**Instrução A**
Retorne sem nenhuma alteração tudo o que vai da linha que contém "How would you" até o fim dos registros.

**Artigo**

Vê-se que no referido dispositivo a União previu a isenção do IRPJ e da CSLL sobre as receitas decorrentes de valores em espécie pagos ou creditados pelos estados e municípios a título de ICMS e ISSQN, no âmbito de programas de outorga de crédito voltados ao estímulo à solicitação de documento fiscal na aquisição de mercadorias e serviços.
Ora, se a União prevê essa isenção no caso do programa acima, sobre outorga de crédito voltados ao estímulo à solicitação de documento fiscal na aquisição de mercadorias e serviços, também há de ser assim no caso de qualquer outro benefício e incentivo destes entes concedidos às pessoas jurídicas, não havendo razão de ser para que a norma só se restrinja à sua literalidade expressa.

Registros de imagens e perguntas:
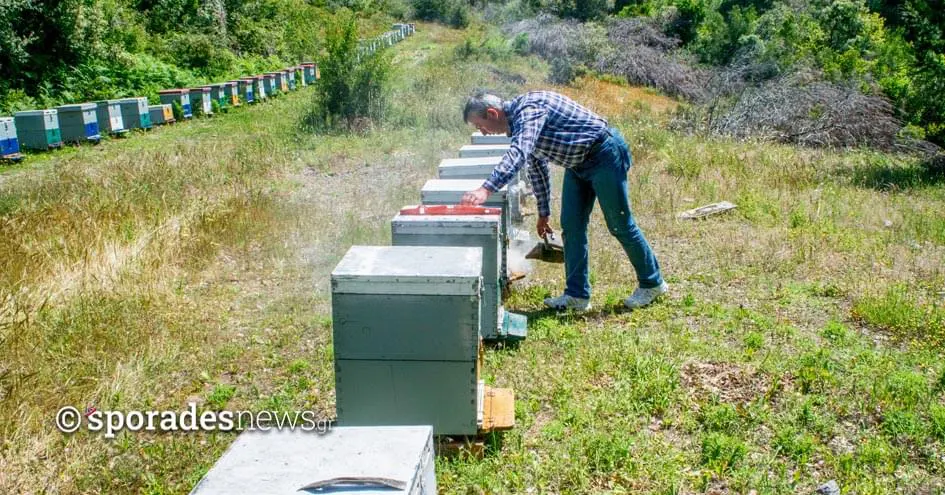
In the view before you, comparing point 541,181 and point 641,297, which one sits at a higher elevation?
point 541,181

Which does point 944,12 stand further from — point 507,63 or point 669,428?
point 507,63

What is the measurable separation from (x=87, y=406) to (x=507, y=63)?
1981cm

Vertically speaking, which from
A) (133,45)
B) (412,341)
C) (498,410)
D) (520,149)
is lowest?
(498,410)

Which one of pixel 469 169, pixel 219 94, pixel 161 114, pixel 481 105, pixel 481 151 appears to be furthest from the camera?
pixel 219 94

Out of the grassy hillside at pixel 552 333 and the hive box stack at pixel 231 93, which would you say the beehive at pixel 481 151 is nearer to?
the grassy hillside at pixel 552 333

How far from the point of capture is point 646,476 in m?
3.40

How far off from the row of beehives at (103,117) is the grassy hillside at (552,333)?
2.66m

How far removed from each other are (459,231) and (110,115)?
37.3ft

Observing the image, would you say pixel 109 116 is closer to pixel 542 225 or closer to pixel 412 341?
pixel 542 225

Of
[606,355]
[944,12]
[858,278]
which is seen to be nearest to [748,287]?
[858,278]

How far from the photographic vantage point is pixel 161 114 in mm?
15273

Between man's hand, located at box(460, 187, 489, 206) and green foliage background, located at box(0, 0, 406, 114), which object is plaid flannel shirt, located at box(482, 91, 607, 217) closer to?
man's hand, located at box(460, 187, 489, 206)

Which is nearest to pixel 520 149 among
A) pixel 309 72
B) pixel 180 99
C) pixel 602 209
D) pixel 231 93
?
pixel 602 209

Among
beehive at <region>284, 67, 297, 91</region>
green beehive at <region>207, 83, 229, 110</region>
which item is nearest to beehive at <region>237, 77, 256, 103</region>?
green beehive at <region>207, 83, 229, 110</region>
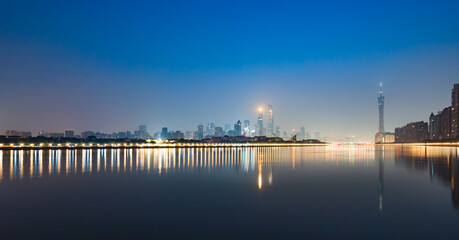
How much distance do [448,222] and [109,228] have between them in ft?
38.8

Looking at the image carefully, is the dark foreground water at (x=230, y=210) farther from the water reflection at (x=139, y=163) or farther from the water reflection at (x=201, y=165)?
the water reflection at (x=139, y=163)

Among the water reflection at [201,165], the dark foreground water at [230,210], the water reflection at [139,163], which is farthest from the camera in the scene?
the water reflection at [139,163]

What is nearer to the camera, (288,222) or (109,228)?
(109,228)

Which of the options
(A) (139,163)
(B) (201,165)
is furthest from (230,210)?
(A) (139,163)

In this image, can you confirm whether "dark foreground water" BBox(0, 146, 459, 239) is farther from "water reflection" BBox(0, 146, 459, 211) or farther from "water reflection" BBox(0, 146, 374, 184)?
"water reflection" BBox(0, 146, 374, 184)

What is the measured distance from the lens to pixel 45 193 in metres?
18.3

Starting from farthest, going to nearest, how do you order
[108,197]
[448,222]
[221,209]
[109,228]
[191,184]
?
[191,184]
[108,197]
[221,209]
[448,222]
[109,228]

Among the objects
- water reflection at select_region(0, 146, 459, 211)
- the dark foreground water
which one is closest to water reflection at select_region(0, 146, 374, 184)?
water reflection at select_region(0, 146, 459, 211)

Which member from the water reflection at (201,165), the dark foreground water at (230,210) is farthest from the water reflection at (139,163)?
the dark foreground water at (230,210)

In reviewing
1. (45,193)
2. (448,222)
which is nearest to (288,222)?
(448,222)

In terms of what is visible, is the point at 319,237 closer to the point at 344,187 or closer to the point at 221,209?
the point at 221,209

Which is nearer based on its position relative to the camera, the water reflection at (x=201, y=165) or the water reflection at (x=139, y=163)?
the water reflection at (x=201, y=165)

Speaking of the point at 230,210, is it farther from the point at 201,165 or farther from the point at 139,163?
the point at 139,163

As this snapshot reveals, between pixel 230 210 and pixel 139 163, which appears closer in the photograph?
pixel 230 210
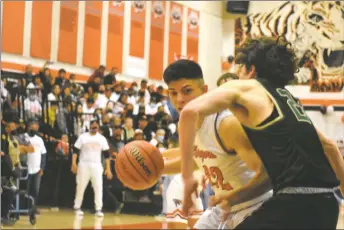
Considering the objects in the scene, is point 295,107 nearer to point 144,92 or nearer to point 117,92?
point 117,92

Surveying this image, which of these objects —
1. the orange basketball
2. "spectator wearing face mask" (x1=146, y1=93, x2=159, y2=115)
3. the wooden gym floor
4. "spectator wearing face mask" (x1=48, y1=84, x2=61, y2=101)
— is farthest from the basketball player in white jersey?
"spectator wearing face mask" (x1=146, y1=93, x2=159, y2=115)

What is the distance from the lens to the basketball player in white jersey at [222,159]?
136 inches

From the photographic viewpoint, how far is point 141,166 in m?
4.00

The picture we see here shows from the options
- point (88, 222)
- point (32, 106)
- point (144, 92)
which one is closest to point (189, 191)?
point (88, 222)

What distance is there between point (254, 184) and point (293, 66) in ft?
2.16

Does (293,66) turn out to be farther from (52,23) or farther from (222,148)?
(52,23)

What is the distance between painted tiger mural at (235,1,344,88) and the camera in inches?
918

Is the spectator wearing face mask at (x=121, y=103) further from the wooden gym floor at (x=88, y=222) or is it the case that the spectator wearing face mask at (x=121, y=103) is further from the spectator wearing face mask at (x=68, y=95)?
the wooden gym floor at (x=88, y=222)

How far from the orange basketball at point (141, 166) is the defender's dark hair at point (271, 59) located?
918 millimetres

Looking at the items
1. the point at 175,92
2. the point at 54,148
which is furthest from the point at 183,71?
the point at 54,148

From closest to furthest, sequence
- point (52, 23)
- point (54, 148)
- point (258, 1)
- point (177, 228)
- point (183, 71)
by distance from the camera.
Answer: point (183, 71) < point (177, 228) < point (54, 148) < point (52, 23) < point (258, 1)

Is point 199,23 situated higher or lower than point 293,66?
higher

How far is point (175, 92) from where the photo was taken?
167 inches

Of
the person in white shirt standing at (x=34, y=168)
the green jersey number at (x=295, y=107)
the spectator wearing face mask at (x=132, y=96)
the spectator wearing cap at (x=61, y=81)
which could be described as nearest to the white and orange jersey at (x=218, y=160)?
the green jersey number at (x=295, y=107)
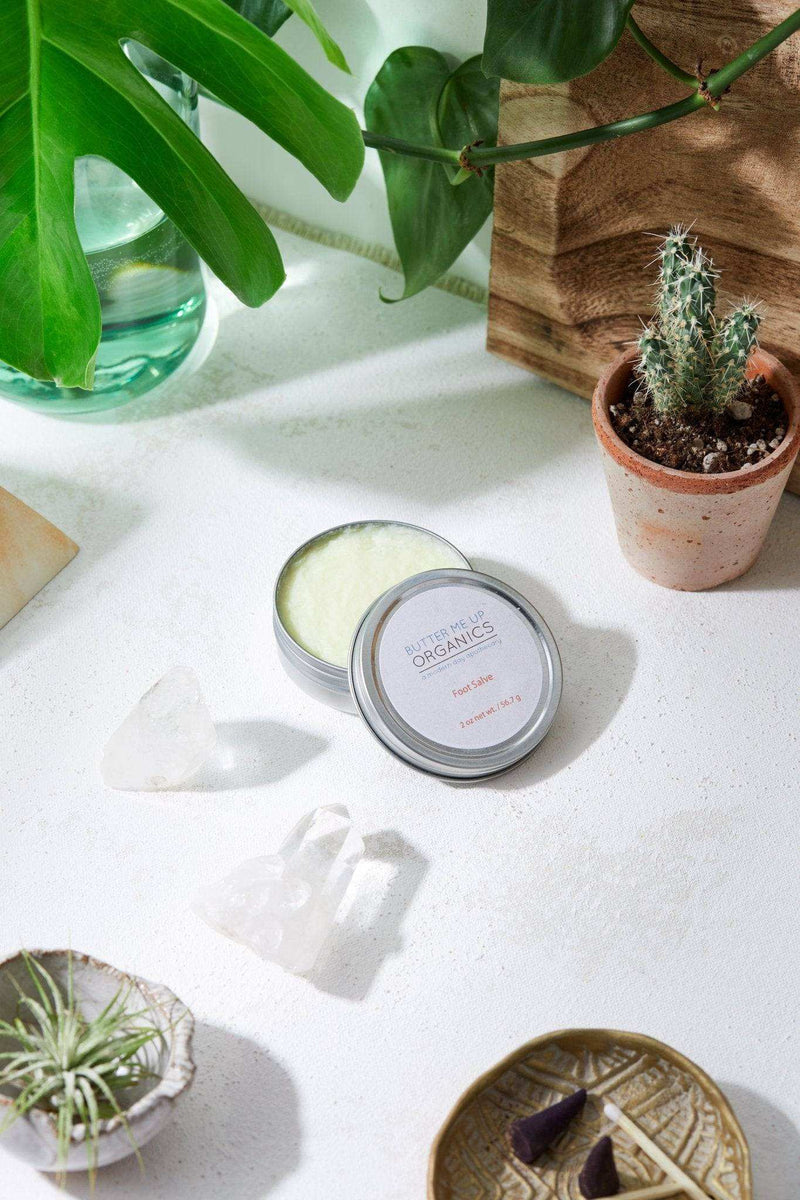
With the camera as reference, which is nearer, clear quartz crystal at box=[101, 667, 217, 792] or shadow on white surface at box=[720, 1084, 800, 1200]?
shadow on white surface at box=[720, 1084, 800, 1200]

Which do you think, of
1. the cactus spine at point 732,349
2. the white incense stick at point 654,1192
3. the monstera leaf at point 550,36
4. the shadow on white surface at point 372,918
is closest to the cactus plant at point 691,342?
the cactus spine at point 732,349

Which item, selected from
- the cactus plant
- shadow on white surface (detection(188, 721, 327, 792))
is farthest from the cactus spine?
shadow on white surface (detection(188, 721, 327, 792))

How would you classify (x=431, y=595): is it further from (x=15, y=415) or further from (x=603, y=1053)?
(x=15, y=415)

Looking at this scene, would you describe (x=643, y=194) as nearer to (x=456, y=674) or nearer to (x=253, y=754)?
(x=456, y=674)

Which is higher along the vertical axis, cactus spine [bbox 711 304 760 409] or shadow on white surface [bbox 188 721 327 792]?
cactus spine [bbox 711 304 760 409]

**Instrução B**
Escreva a continuação do artigo sobre a isenção do IRPJ e da CSLL a partir do ponto em que ele termina.

**Resposta A**
How would you classify (x=431, y=595): is it further from (x=15, y=415) or further from (x=603, y=1053)?
(x=15, y=415)

Looking at this scene, would you describe (x=643, y=194) as nearer to (x=456, y=674) or nearer to (x=253, y=754)?
(x=456, y=674)

Which is higher along the vertical axis, cactus spine [bbox 711 304 760 409] or shadow on white surface [bbox 188 721 327 792]?
cactus spine [bbox 711 304 760 409]

**Resposta B**
Portanto, é de se concluir que a decisão do STJ foi correta quanto ao tema, posto que pautada em preceitos constitucionais garantistas do pacto federativo e de não intervenção na autonomia do ente federativo que concede tais benefícios aos contribuintes pessoas jurídicas, bem como respeita a própria lógica e intuito da concessão dessas benesses, não esvaziando por completo a sua própria razão de ser, e evitando que o mesmo tributo não cobrado pelos estados o seja pela União por vias indiretas e disfarçadas, o que vai muito além das teses dos Tribunais Regionais Federais, que se limitavam apenas à literalidade do artigo 30, §4º e §5º, da Lei 12.973/2014, que indevidamente só o aplicavam aos casos concretos de incentivos consubstanciados por crédito presumido de ICMS.
[1] Acórdão nº 3301-009.571 (julgamento em 27.01.2021): “nos termos da Lei Complementar nº 160/2017, desde que atendido seus requisitos, todos os incentivos fiscais de ICMS representam subvenção para investimento, não configurando receita e, por isso, não integrando a base de cálculo das contribuições”.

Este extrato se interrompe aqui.